A collaborative research team led by scientists at the Johns Hopkins Bloomberg School of Public Health found that blood taken from children up to the age of five contains molecular evidence about whether their mothers smoked during pregnancy. The epigenetic study (“Presence of an Epigenetic Signature of Prenatal Cigarette Smoke Exposure in Childhood”), published online in Environmental Research, offers strong evidence that environmental exposures that go as far back as the womb may continue to remain in the body and potentially affect someone's health for years after birth.
The study also suggests that with further research it could be possible to detect exposures to other potential toxins during pregnancy that are less evident such as to chemicals in plastics, undetected infections, or contaminants in drinking water. Ultimately, the hope would be to link these exposures to chronic diseases such as autism, obesity, or heart disease to better understand how diseases develop and possibly help prevent them.
“If you have a blood sample, you may be able to ask research questions that you could never ask before,” says study leader M. Daniele Fallin, Ph.D., the Sylvia and Harold Halpert Professor and Chair of the Bloomberg School's department of mental health. “Smoking is one thing. But if this turns out to be possible for other kinds of exposures, this could be a paradigm shift. We have long known that the body is an accumulator of past exposures—evidence of lead exposure lives on in our bones, for example. But we did not know that something as easy to collect as blood could contain evidence of exposures not only during your life but prenatally. That's what makes this so compelling.”
Two years ago, another group of researchers looked at newborn cord blood and found that the amount of DNA methylation at 26 locations on the genome was correlated with whether that baby's mother had smoked during pregnancy. For this study, Dr. Fallin and her colleagues took the experiment a step further. They tested the blood of 531 preschoolers from six different sites in the United States and also spoke to their mothers about whether or not they smoked during pregnancy.
The team again analyzed methylation patterns at the same 26 locations in the genome and found that 81% of the time their test was able to accurately predict prenatal smoking exposure. It was not previously known whether this epigenetic signature would still be around as many as five years later, but the blood still contained this molecular memory.
It is possible, the researchers say, that the signature is also related to exposure to secondhand smoke after birth, but that would not account for all of it since at birth, before they could be exposed to secondhand smoke, those whose mothers smoked while pregnant already had the signature.
Dr. Fallin says she hopes this area of research has broader reach. With smoking, she notes, it is relatively easy to determine whether someone was exposed to cigarette smoking in the womb: You simply ask the mother or ask someone whether their mother smoked while she was pregnant. But exposures to other toxins are more difficult to tease out. For many, the mother may not know whether she was exposed.

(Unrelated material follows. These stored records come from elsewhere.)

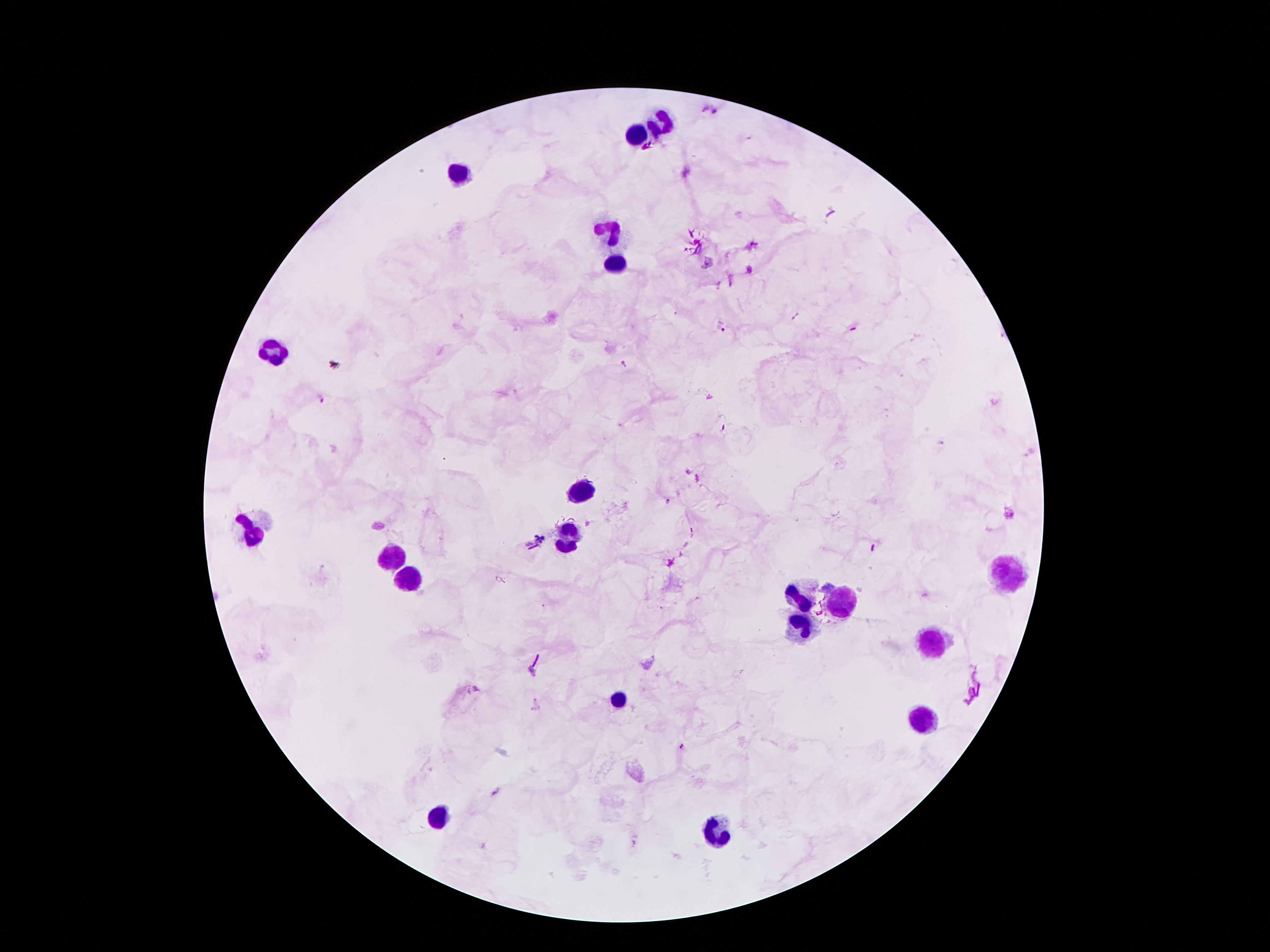
Approximate centers as (x, y) in pixels.
Summary:
  - Malaria parasite locations: (721, 326), (623, 365), (320, 398), (668, 502), (1011, 515), (541, 536), (474, 690), (684, 747)
  - Leukocyte locations: (664, 124), (639, 136), (463, 171), (615, 232), (613, 265), (275, 351), (584, 492), (248, 529), (567, 542), (395, 561), (1003, 573), (411, 576), (844, 596), (804, 599), (796, 626), (930, 647), (617, 699), (922, 720), (437, 821), (716, 827)
  - Patient malaria status: positive for Plasmodium falciparum
  - Field of view: one from this slide
  - Preparation: thick blood smear
  - Magnification: 100x
  - Stain: Giemsa
  - Image size: 1270×952 pixels
  - Capture: smartphone through the microscope eyepiece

“If epigenetic signatures can be found for other environmental exposures, these could provide clues to how certain prenatal exposures affect health and potentially decades into life,” says co-author Christine Ladd-Acosta, Ph.D., an assistant professor of epidemiology at the Bloomberg School.
Dr. Fallin, who also directs the Bloomberg School's Wendy Klag Center for Autism & Developmental Disabilities, says she is specifically hoping to determine whether in utero exposures are related to the development of autism. She points out that it remains unclear whether these epigenetic biomarkers are a direct cause of chronic diseases later in life or what else they may indicate.